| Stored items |

━━━

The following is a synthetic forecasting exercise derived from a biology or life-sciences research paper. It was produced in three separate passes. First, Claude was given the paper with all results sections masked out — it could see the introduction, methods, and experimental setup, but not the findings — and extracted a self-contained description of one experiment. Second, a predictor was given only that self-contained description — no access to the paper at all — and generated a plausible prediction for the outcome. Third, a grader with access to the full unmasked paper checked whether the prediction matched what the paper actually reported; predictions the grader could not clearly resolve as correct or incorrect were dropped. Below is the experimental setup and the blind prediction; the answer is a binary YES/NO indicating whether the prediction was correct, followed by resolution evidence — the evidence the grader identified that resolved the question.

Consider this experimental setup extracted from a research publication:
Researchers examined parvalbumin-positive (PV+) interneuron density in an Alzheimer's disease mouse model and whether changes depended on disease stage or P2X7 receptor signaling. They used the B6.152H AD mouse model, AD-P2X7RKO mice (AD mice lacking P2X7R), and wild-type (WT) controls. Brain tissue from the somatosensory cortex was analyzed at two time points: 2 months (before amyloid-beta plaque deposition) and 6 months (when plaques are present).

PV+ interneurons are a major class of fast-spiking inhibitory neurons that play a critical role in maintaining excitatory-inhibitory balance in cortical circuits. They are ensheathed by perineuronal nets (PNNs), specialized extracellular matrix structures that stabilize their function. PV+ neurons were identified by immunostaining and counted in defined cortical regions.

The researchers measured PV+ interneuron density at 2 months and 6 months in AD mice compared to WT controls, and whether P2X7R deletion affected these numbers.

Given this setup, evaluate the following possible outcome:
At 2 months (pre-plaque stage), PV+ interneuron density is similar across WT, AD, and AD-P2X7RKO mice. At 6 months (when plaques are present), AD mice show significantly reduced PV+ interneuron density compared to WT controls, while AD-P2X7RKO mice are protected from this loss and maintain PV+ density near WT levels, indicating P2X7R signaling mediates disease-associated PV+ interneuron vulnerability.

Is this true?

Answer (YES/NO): NO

━━━

| TASK DIRECTIONS |
Nothing in the entries should be skipped. Output them all exactly.

| ANSWER SPACE |
The following is a synthetic forecasting exercise derived from a biology or life-sciences research paper. It was produced in three separate passes. First, Claude was given the paper with all results sections masked out — it could see the introduction, methods, and experimental setup, but not the findings — and extracted a self-contained description of one experiment. Second, a predictor was given only that self-contained description — no access to the paper at all — and generated a plausible prediction for the outcome. Third, a grader with access to the full unmasked paper checked whether the prediction matched what the paper actually reported; predictions the grader could not clearly resolve as correct or incorrect were dropped. Below is the experimental setup and the blind prediction; the answer is a binary YES/NO indicating whether the prediction was correct, followed by resolution evidence — the evidence the grader identified that resolved the question.

Consider this experimental setup extracted from a research publication:
Researchers examined parvalbumin-positive (PV+) interneuron density in an Alzheimer's disease mouse model and whether changes depended on disease stage or P2X7 receptor signaling. They used the B6.152H AD mouse model, AD-P2X7RKO mice (AD mice lacking P2X7R), and wild-type (WT) controls. Brain tissue from the somatosensory cortex was analyzed at two time points: 2 months (before amyloid-beta plaque deposition) and 6 months (when plaques are present).

PV+ interneurons are a major class of fast-spiking inhibitory neurons that play a critical role in maintaining excitatory-inhibitory balance in cortical circuits. They are ensheathed by perineuronal nets (PNNs), specialized extracellular matrix structures that stabilize their function. PV+ neurons were identified by immunostaining and counted in defined cortical regions.

The researchers measured PV+ interneuron density at 2 months and 6 months in AD mice compared to WT controls, and whether P2X7R deletion affected these numbers.

Given this setup, evaluate the following possible outcome:
At 2 months (pre-plaque stage), PV+ interneuron density is similar across WT, AD, and AD-P2X7RKO mice. At 6 months (when plaques are present), AD mice show significantly reduced PV+ interneuron density compared to WT controls, while AD-P2X7RKO mice are protected from this loss and maintain PV+ density near WT levels, indicating P2X7R signaling mediates disease-associated PV+ interneuron vulnerability.

Is this true?

Answer (YES/NO): NO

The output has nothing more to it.